Des mineurs bloqués à l’étranger, loin de leurs parents
Mère de famille, Ahlam, elle, est plongée dans l’incertitude par rapport à sa fille de 17 ans, qui s’est trouvée bloquée aux Emirats arabes unis (EAU) au cours d’un échange scolaire avec une école américaine à Dubaï. «Elle devait rentrer le 5 décembre, mais nous avons été pris de court par la décision du gouvernement, annoncée un dimanche après-midi. Nous avons cherché un vol, direct ou avec escale, sans trouver de solution. De plus, il aurait fallu également une marge de temps pour faire le test PCR», a-t-elle déclaré.
L’inquiétude de la maman est grande, d’autant qu’«à partir du 5 décembre, l’école se décharge de la responsabilité des enfants», mettant en difficulté la fille d’Ahlam et une autre élève marocaine dans la même situation. Dans l’angoisse, la mère de famille devra chercher un hébergement sûr pour la lycéenne, «mineure et seule dans un pays étranger». Sa situation pose aussi un dilemme administratif, les séjours aux Emirats étant réglementés par un visa à durée déterminée, notamment pour les ressortissants marocains.
«Nous demandons des vols spéciaux pour faire revenir nos enfants et tous les Marocains bloqués dans le monde, d’autant que nous ne sommes pas sûrs si cette mesure durera 15 jours seulement, ou si elle sera prolongée, compte tenu de l’évolution de la situation épidémiologique dans le monde.»
Marocain résidant à Lyon, Mohamed est pour sa part resté au Maroc, sans pouvoir retourner à sa ville de résidence. «Je me rends compte après tous ces témoignages, que dans mon malheur j’ai une chance inouïe. Je pense à mon père qui nous a quittés il y a deux ans, qui a construit sa maison à Tanger où je peux résider pour l’instant. Je suis dans mon pays, au Maroc, certes coincé, mais dans la maison de mon papa», a-t-il confié en préambule. «Je pense aussi à toutes ces personnes bloquées à l’étranger et à ceux qui sont coincés au Maroc mais qui n’ont pas les moyens financiers pour continuer à vivre au quotidien, en attendant de retourner au travail dans leur pays de résidence, avec le risque de perdre leurs emplois», déclare encore le Franco-marocain.

| Liste des tâches |
**1.** Modifiez le passage du texte sur les Marocains bloqués qui va de «L’inquiétude de la» jusqu’à «les ressortissants marocains.» inclus, en remplaçant «lycéenne» par «jeune fille».
**2.** D’après le texte sur les Marocains bloqués, pourquoi Mohamed estime-t-il avoir une chance inouïe malgré sa situation ?
**3.** Poursuivez le texte sur les Marocains bloqués à partir de l’endroit où il s’arrête.

Entrées de données enregistrées:
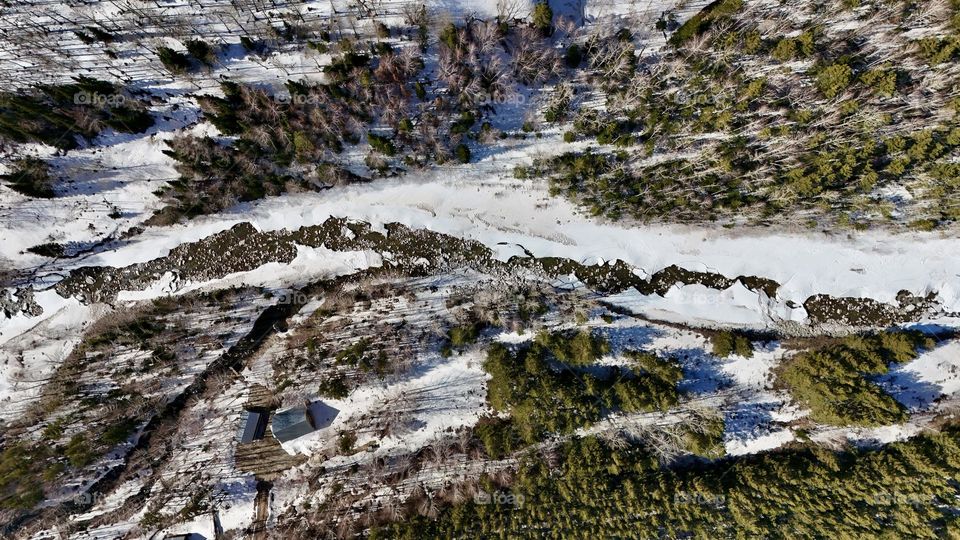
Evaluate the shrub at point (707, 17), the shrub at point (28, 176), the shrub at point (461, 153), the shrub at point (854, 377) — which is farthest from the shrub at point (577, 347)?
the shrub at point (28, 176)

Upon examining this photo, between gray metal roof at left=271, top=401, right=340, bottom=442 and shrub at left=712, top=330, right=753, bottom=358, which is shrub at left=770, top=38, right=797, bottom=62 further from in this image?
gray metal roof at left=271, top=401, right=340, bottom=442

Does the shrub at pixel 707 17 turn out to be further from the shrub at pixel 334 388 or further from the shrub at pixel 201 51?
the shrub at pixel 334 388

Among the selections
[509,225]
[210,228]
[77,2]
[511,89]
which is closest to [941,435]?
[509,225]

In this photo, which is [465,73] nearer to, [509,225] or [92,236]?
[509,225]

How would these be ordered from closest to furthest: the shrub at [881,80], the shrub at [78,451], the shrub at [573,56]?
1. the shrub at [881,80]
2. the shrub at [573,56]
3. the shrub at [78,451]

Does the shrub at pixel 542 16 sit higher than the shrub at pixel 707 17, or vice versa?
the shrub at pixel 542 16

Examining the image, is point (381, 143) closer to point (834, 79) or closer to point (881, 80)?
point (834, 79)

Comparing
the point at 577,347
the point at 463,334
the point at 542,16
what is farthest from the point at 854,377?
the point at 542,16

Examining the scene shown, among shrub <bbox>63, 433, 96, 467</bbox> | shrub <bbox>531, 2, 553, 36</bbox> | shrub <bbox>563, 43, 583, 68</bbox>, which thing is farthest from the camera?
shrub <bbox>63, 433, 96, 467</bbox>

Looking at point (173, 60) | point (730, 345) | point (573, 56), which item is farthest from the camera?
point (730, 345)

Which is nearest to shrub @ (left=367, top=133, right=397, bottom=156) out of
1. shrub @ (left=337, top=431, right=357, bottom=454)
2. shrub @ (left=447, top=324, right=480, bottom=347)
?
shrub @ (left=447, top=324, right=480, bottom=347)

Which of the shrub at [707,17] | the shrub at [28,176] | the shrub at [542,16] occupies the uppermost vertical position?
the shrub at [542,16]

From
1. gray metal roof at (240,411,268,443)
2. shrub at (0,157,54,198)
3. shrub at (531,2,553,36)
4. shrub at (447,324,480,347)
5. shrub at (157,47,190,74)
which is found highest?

| Corrigé de l’exercice |
**1.**
L’inquiétude de la maman est grande, d’autant qu’«à partir du 5 décembre, l’école se décharge de la responsabilité des enfants», mettant en difficulté la fille d’Ahlam et une autre élève marocaine dans la même situation. Dans l’angoisse, la mère de famille devra chercher un hébergement sûr pour la jeune fille, «mineure et seule dans un pays étranger». Sa situation pose aussi un dilemme administratif, les séjours aux Emirats étant réglementés par un visa à durée déterminée, notamment pour les ressortissants marocains.

**2.** Il se trouve dans son pays, au Maroc. Bien qu’il y soit coincé, il peut résider pour l’instant dans la maison que son père, disparu il y a deux ans, a construite à Tanger.

**3.**
Initialement, le retour de Mohamed était prévu ce 1er décembre. Après une première fermeture des frontières avec la France, il a repoussé son départ au lendemain, en réservant son billet pour Genève, en Suisse. Mais ce voyage n’aura finalement pas lieu, puisque la décision a été élargie à toutes les destinations étrangères. Sauf annulation, il pourra bénéficier d’un vol de rapatriement dans les deux prochains jours. «En principe, plusieurs compagnies organise des vols spéciaux vers la France, bien que les prix soient terrifiants», explique le MRE, selon qui les tarifs se situent entre 300 et 400 euros, mais peuvent atteindre 800 euros l’aller simple, ce qui peut être difficile pour certaines familles.
S'il existe une solution, parfois coûteuse, pour les personnes bloquées au Maroc, aucune ne pointe à l'horizon pour les Marocains bloqués à l'étranger.